Blog Post No. 435
With all hands on deck working to finish Break/Interrupt by next week, there it’s anything else going on for me to talk about. Since I’m still hiding at home, I don’t even have the day job to complain about or regular excursions around the city on which to muse. I’m always excited to get to the end of a project, but I seem extra eager for this one. Since time in the pandemic is so weird, it’s felt like I’ve been writing and editing this thing for a year and not the eight months it’s really been. Wow, it’s only been eight months. Also strange to think about.
I have done a few small things while the novella has been in progress. I wrote a short story during the Virtual Writing Retreat. I made some major progress towards the ebooks, too (though, I should really have wrapped that up by now). Thinking about it while I desperately try to flush out a topic for this week’s post. Finishing the ebooks really has to be what I do next. If I can get the full novella series out as ebooks in the major online stores, I can push the sales and maybe get some income and a bit more of a following while I switch gears for the summer and dive into the Invasion Novel edits.
It’s a bit of wishful thinking, but like with most things, if you don’t try, you’ll never succeed. The worst thing that can happen from getting the ebooks out is that I don’t sell any (barring some major screwup that fills them with profanity or something and burns my nonexistent image as an author). I still want to get another one or two short stories written before I really roll up the sleeves and get to work on the novel, but I also don’t want to wait too long. August will be here before I know it and I’ll have to jump into the first draft of Snow From a Distant Sky, the next novella.

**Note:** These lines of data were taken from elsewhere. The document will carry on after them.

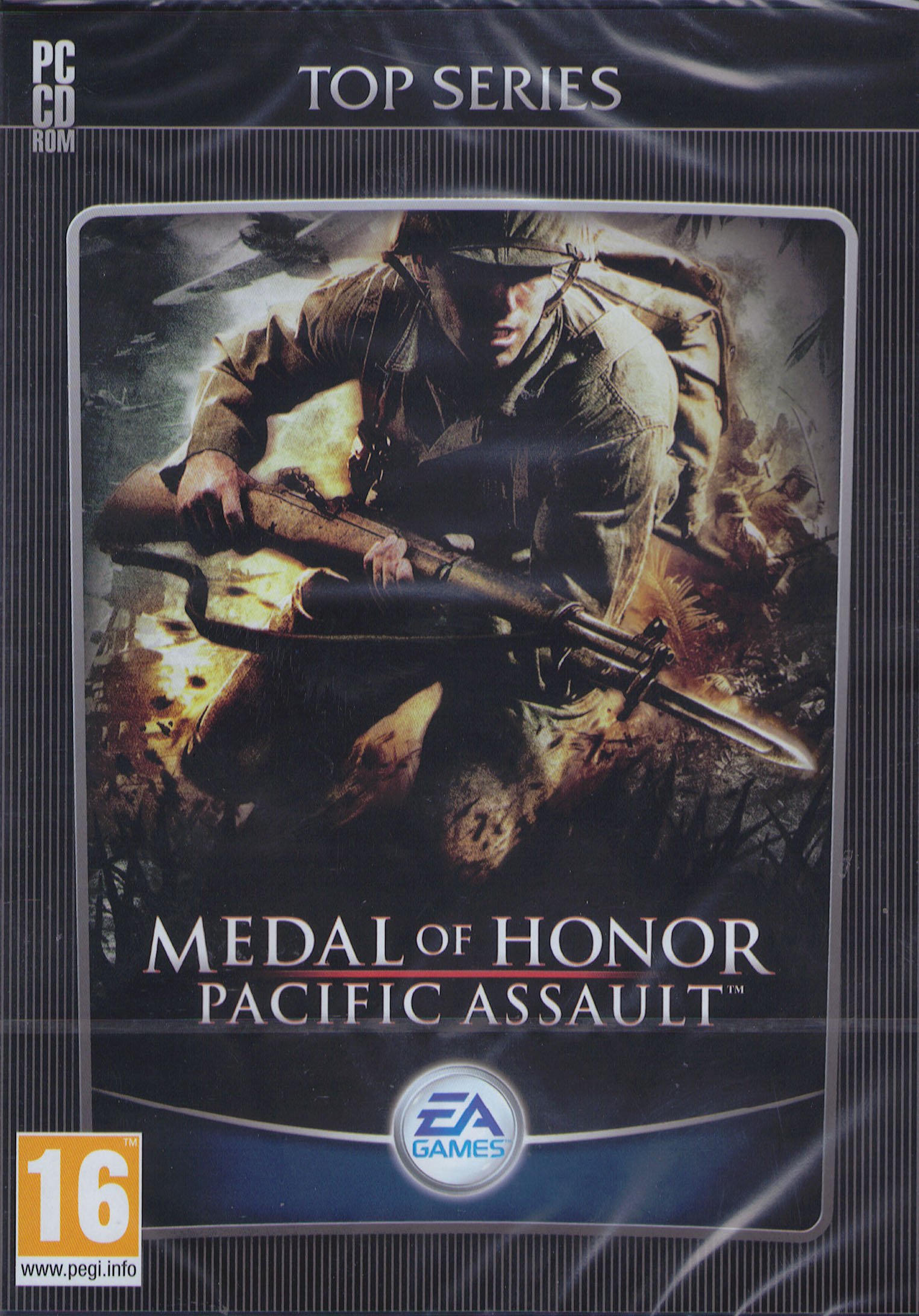 【中古】【非常に良い】Medal of Honor Pacific Assault: Directors Edition (輸入版)|スカイマーケットプラス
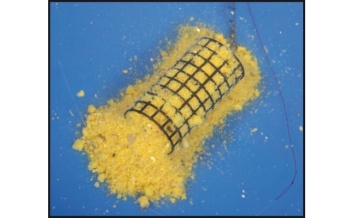 MOMITOR COLMIC ROUND CAGE FEEDER 25x56mm 50gr - Img 2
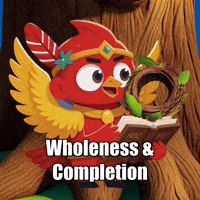 Sacred Space GIF by The Cardinal Virtue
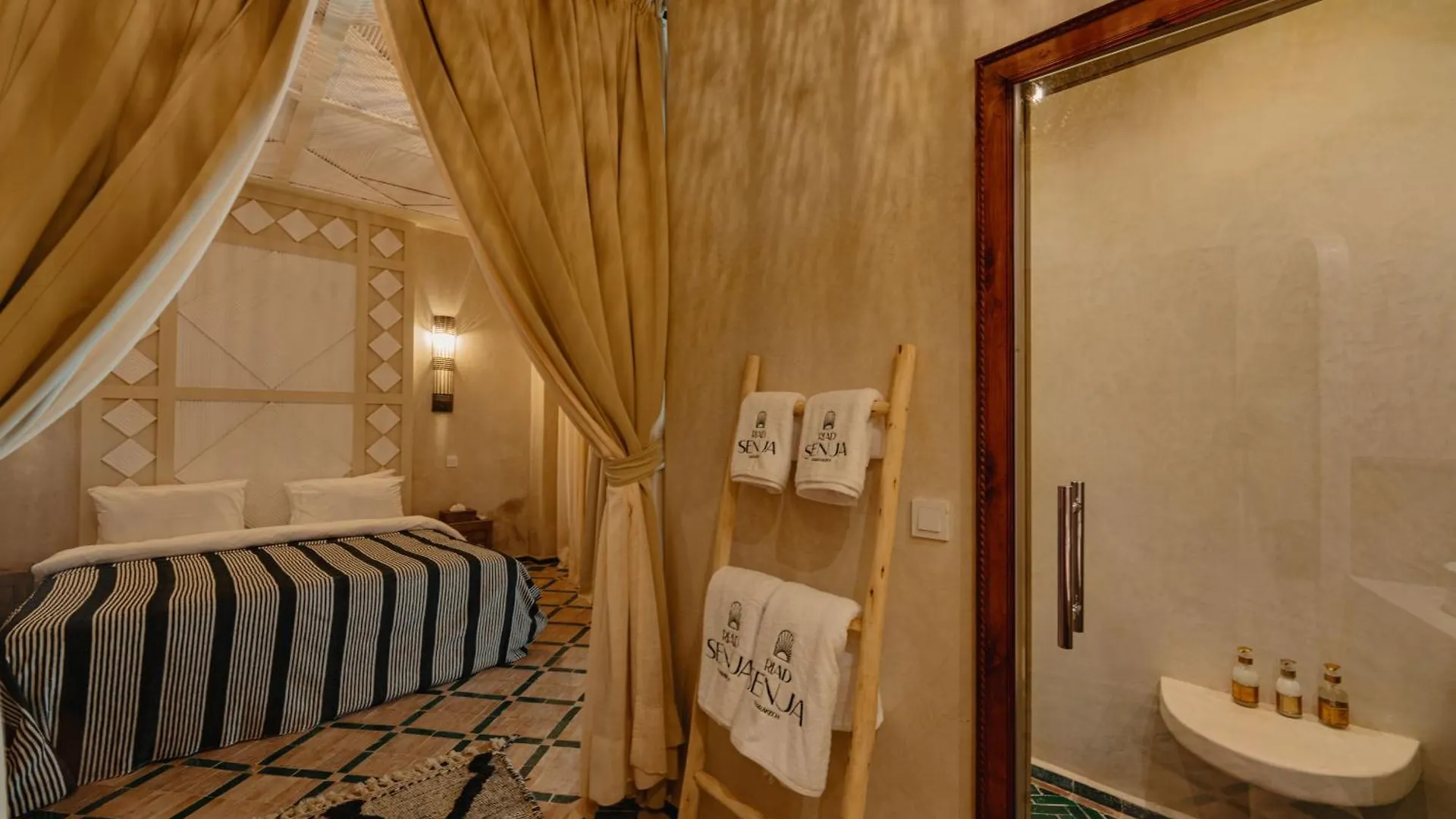 Riad Senja Marrakesh Morocco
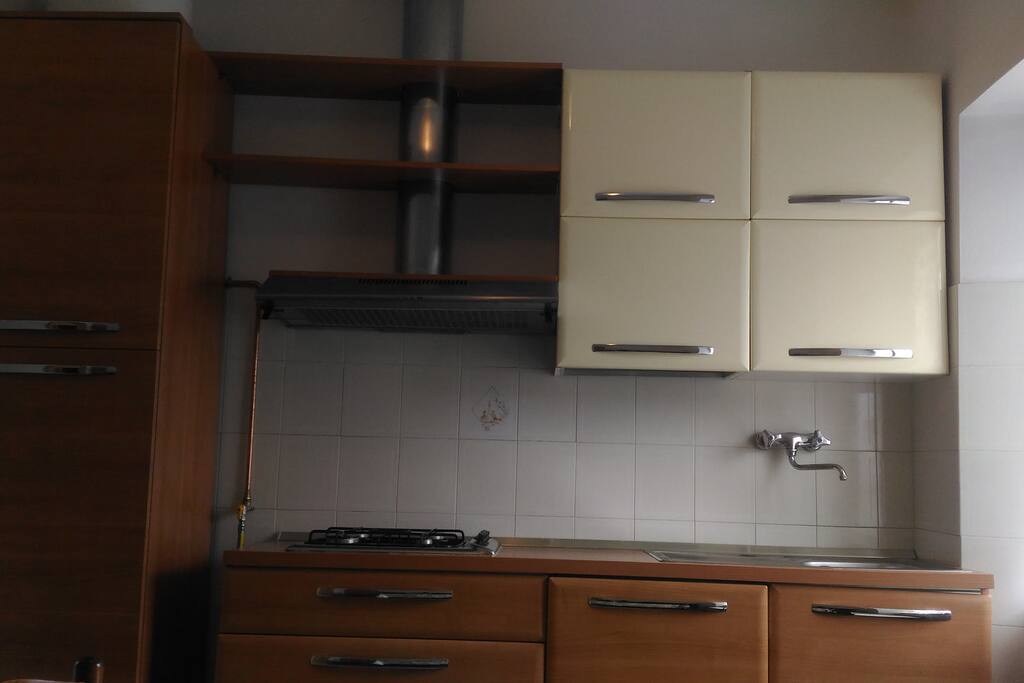 Cucina - pranzo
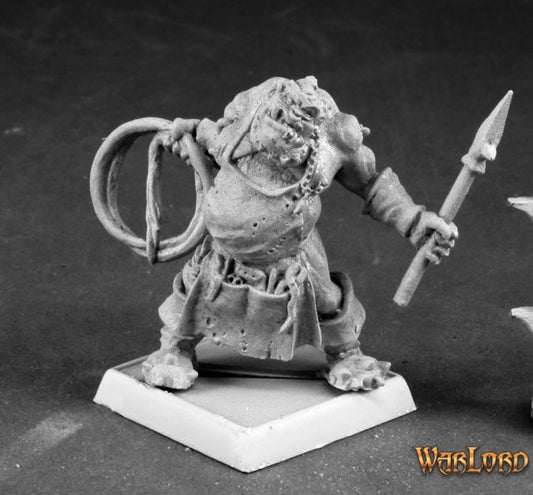 RPR 14583: Hrodash, Orcish Painmaster - Warlord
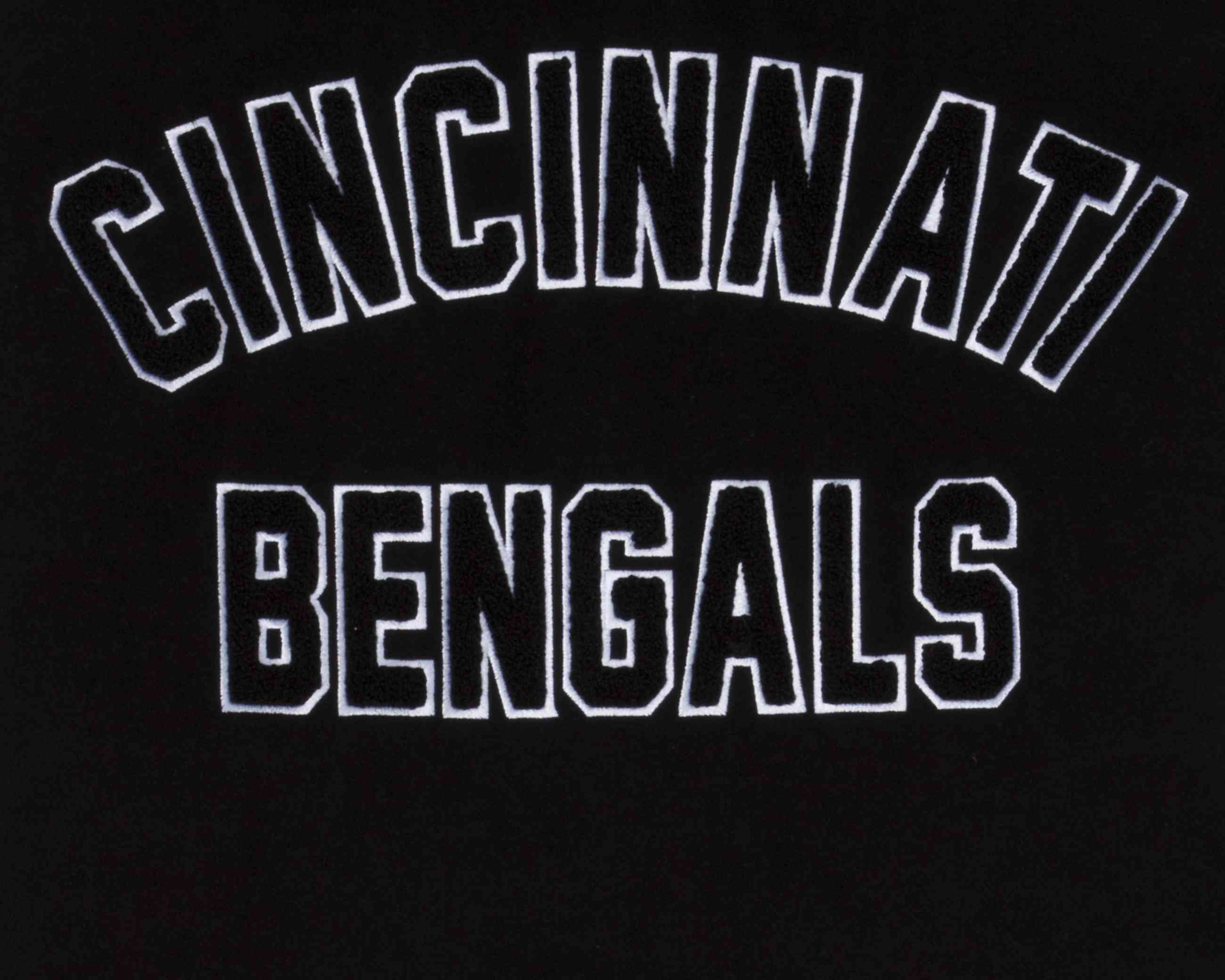New Era - NFL Cincinnati Bengals 2023 Sideline Jacke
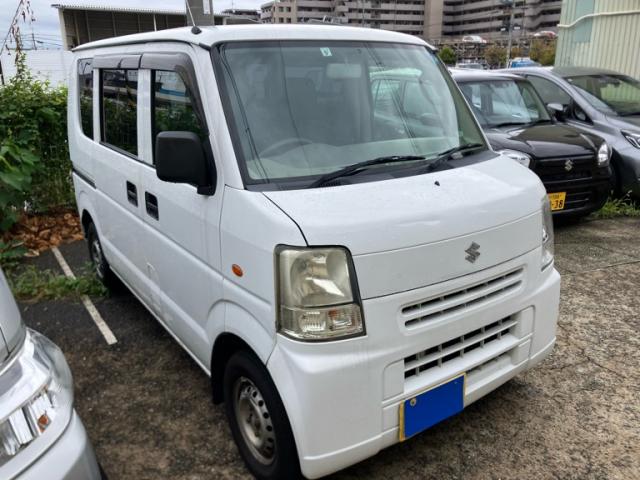 2014 Suzuki Every Van GA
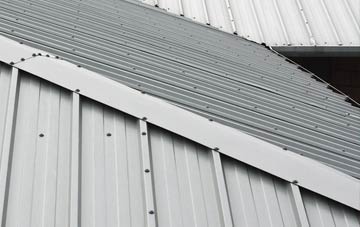 disadvantages of Halfway House metal roofing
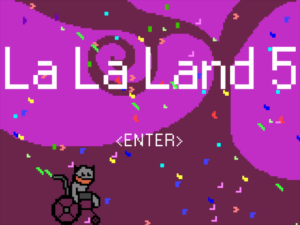 La La Land 5
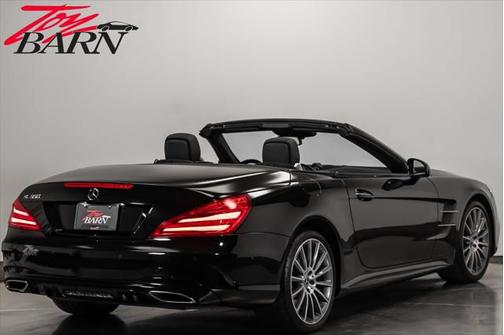 2020 Mercedes-Benz SL 550 SL 550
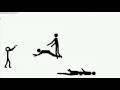 stickman videos-nazi zombies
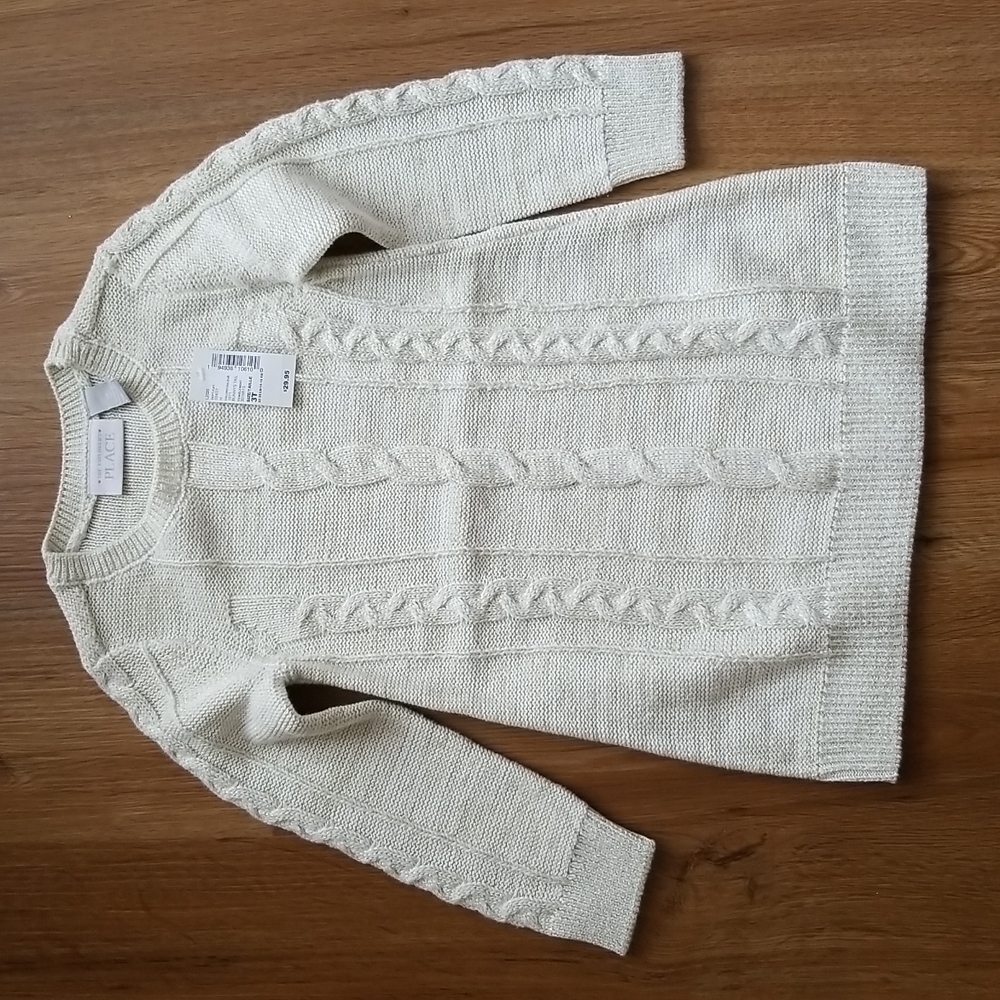 Toddler sweater dress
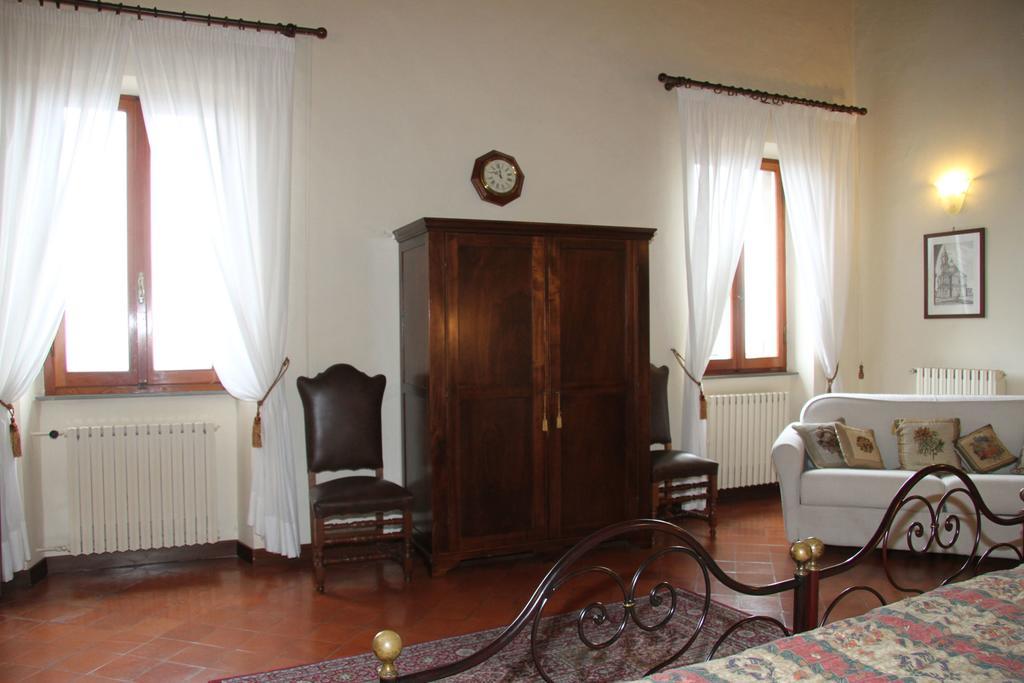 B&B L'Agnolo Di Caroti Cinzia Montepulciano Exterior photo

It’s all a balancing act and I have no idea which is the right way to lean, but if I put my head down and keep working, changing direction when it makes sense, I should eventually get to a destination. Ideally that’s one where I am a full-time author making enough money that I’m not quite as stressed out about the future. Thinking about the future every now and again isn’t a bad idea and I’ve been putting more effort into it the last few years, but if you let yourself get consumed with worry and can’t enjoy anything about the now, what’s the point. Really, I’m mostly just excited to get the new novella out and the stress of the coming deadline seeps into everything, even though I should be able to get everything done in time.
Stress is nuts. At least I’m going to have a new book to show for it! I can’t wait to show the cover off, you’re going to love it!